KX Community

Find answers, ask questions, and connect with our KX Community around the world.

Home Forums kdb+ Wordle kdb

  • Wordle kdb

    Posted by pcarroll on January 21, 2022 at 12:00 am

    Hey all,
    Like it no doubt has been for most of you, my last month has been a hazy fever dream of playing wordle with anyone and everyone who will compete with me. For those of you who do not know what I am talking about, I have only one question for you, how is everything going under that rock? 

    If you go to the reading room section of code.kx.com people have supplied cool tools for solving other puzzles out there, like scrabble or (what I am now learning, some people refer to as) klondike #mindblown.

    I wanted to check if anyone is working on a solution for wordle, if you check out the scrabble link there is a cool txt file you can curl to get a word list (supplied by wiki.puzzlers.org) .

    system "curl http://wiki.puzzlers.org/pub/wordlists/unixdict.txt"

    Should get us started, the idea being ‘build a tool kit to give you the optimum word to submit at every point’ and ultimately solve the the puzzle in the fewest number of iterations.

    Obviously, there is some element of luck involved at the opening level, so I am wishing you all bonne chance and bon courage!

    PaulyC

    pcarroll replied 2 months ago 5 Members · 8 Replies
  • 8 Replies
  • pcarroll

    Member
    January 21, 2022 at 11:00 am

    Some updates,

    I did find some minor updates that can be made here:
    1) I found a script of words that are being used in wordle, makes clean-up easier!

    q)wordz:system "curl https://gist.githubusercontent.com/cfreshman/a03ef2cba789d8cf00c08f767e0fad7b/raw/a9e55d7e0c08100ce62133a1fa0d9c4f0f542f2c/wordle-answers-alphabetical.txt";

    2) I was also informed that we could use the following method as curl is linux specific.
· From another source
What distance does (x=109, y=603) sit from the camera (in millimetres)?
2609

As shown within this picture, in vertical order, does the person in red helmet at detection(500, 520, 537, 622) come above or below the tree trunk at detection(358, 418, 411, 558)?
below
    q)wordz:"n" vs .Q.hg"https://gist.githubusercontent.com/cfreshman/a03ef2cba789d8cf00c08f767e0fad7b/raw/a9e55d7e0c08100ce62133a1fa0d9c4f0f542f2c/wordle-answers-alphabetical.txt"

     

  • dbaker

    Member
    January 21, 2022 at 11:00 am

    I love this post, what a fun way to use the power of q to solve the daily challenges of Wordle, great work all!

  • pcarroll

    Member
    January 22, 2022 at 11:00 am
    Here is my morning!
    1) Get me some words…
    q)wordz:system "curl http://wiki.puzzlers.org/pub/wordlists/unixdict.txt";
    2) Think about any any obvious misdirections?
    q)words where words like "*'*" "aren't" "d'etat"
    Okay we need to lose these guys
    q)wordz:wordz where all each wordz in .Q.a;
    And we only want to get the 5 letter words so…
    q)wordz:wordz where 5=count each words
    3) So my next thought was to look at most popular letters in each location for 5 letter words
    q)letFreq:desc each count each 'group each flip wordz 
    q)letFreq 
    "sbcaptmdfglrehwkvnojiquyzx"!435 265 262 216 194 179 174 159 148 146 131 115 .. 
    "aoeriluhntpywcmsdbgxvkfqzj"!490 389 371 325 267 260 247 174 99 94 67 57 50 4.. 
    "aiorenlutsdgmbcpvywfkzhxjq"!385 322 283 275 239 205 198 193 161 114 103 99 8.. 
    "eainrsctolugdmkpvfhbwzyxj"!391 256 251 238 222 204 203 203 192 190 117 101 9.. 
    "eytnlrhasdkopmcgifxwbzuv"!566 427 289 254 198 180 174 169 167 128 127 104 65..

    I decided to flip these just on the off chance it spells out something humorous , also I had to take 26 of each because as you can imagine, no 5 letter word ends in q (for example) so the flipping would give a ‘length error

    q)flip 26#'key each letFreq "saaee" "boiay" "ceoit" "arrnn" "pierl"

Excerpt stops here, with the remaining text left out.